Soaring school fees are forcing expatriate parents in Dubai to send their children home for schooling, a report has claimed, raising concerns that families may be increasingly discouraged from moving to the UAE.
The Dubai Chamber of Commerce and Industry, which has monitored the cost of consumer goods and services for the past three years, said that the number of Dubai residents aged 10 to 19 in the country was “unusually low”, suggesting that teenagers may be sent away for education.
The problem was most prevalent in the Asian community, for whom the cost of education has grown “much higher” in Dubai than at home, particularly in secondary schools and universities, the Chamber said.
“With the recent price escalations in the cost of education, more and more families are having no choice but face the reality that they cannot afford the cost of education in Dubai, and they have to send their teenage children home for higher education,” it said in its monthly economic bulletin.
However, the Knowledge and Human Development Authority, which regulates school fees in Dubai, said that it may be a lack of school places forcing them to return home.
A spokesman for the KHDA said: “We have received no letters or e-mails from schools or parents that the fees structure has forced them to return to their home country.
“We have a good relationship with our stake-holders, and certainly no school owner has come to us with this problem.”
The spokesman did, however, say that the department was “concerned that parents are returning to their home countries because they cannot find school places for their children in certain stages and in certain curriculum schools”.
Secondary school fees increased by 25.2 per cent this year, the chamber said, while primary school fees rose by 18.7 per cent. University costs increased by 14.2 per cent. The rise was particularly steep considering increases were limited to 2 per cent in primary and secondary schools in 2006.
In 2007, there was an 11.6 per cent average increase for primary schools, and 15.4 per cent for secondary schools.
The chamber estimated that school fees now range from Dh3,000 to Dh58,000.

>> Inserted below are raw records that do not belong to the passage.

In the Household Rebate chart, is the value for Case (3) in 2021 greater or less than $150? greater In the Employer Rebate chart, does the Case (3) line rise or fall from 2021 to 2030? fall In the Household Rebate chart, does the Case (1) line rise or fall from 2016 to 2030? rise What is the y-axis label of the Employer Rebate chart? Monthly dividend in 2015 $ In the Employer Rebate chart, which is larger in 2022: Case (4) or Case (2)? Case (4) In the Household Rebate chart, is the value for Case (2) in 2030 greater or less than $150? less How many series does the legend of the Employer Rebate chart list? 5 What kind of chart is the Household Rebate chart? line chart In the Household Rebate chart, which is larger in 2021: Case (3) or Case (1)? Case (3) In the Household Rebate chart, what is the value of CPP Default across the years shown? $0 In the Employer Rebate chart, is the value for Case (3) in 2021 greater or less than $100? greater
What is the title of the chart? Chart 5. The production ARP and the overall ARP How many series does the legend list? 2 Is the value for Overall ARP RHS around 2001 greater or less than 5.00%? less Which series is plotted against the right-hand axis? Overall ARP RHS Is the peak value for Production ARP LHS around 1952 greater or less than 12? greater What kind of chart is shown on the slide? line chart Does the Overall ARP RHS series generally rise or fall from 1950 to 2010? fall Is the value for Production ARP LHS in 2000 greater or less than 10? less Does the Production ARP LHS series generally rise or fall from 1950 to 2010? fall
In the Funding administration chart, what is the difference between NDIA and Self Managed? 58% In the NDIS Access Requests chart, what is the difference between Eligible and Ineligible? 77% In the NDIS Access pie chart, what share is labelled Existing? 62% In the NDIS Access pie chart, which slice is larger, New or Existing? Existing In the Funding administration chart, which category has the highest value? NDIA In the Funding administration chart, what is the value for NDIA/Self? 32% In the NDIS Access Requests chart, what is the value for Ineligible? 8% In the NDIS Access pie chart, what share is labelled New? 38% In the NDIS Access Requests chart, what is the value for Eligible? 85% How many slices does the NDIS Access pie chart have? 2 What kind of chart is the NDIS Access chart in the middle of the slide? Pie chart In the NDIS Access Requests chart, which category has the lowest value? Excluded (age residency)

“The schools here continue to increase the fees and we have no choice but to pay. We can’t register a complaint or any such thing but we just have to pay quietly,” said Shekhar Amin, whose daughter is a grade 4 student studying in a private school in Dubai. “As my daughter grows up, educating her here would become more and more unaffordable.”
“We just plan to educate here for a year longer after which we would return to India. Schools in India are much better and we can get the same education at a much cheaper rate there.”
The KHDA highlighted a shortage of places in English national curriculum schools for ages 16 to 18.
“We are aware that demand is outstripping supply,” the official said. “This is exacerbated by the fact that not all of the new schools scheduled to open this year and next year will do so because of delays in construction, something that is suffered by all sectors in Dubai.”
The KHDA official added that “we work closely with other Government departments to support the growth of education in Dubai and that increased costs does not slow the growth of the school sector. For example we liaised with the Dubai Real Estate Corporation to slowly phase in rent increases that could have affected seven schools dramatically.”
The KHDA assumed responsibility from the Ministry of Education for setting school fees in Dubai last year, allowing institutions to raise their prices by up to 16 per cent.
However any school that did raise tuitions by the maximum was not permitted to raise fees further this year.
Previously, schools were allowed to raise fees by 20 per cent over a three-year period.
An exemption has been granted to embassy, not-for-profit, and internationally accredited schools, which are regulated on a case-by-case basis
According to the KHDA, 43 per cent of schools increased fees in 2007, most by 16 per cent. This year, just 31 per cent of schools were allowed to make further increases, as many reached their quota in 2007.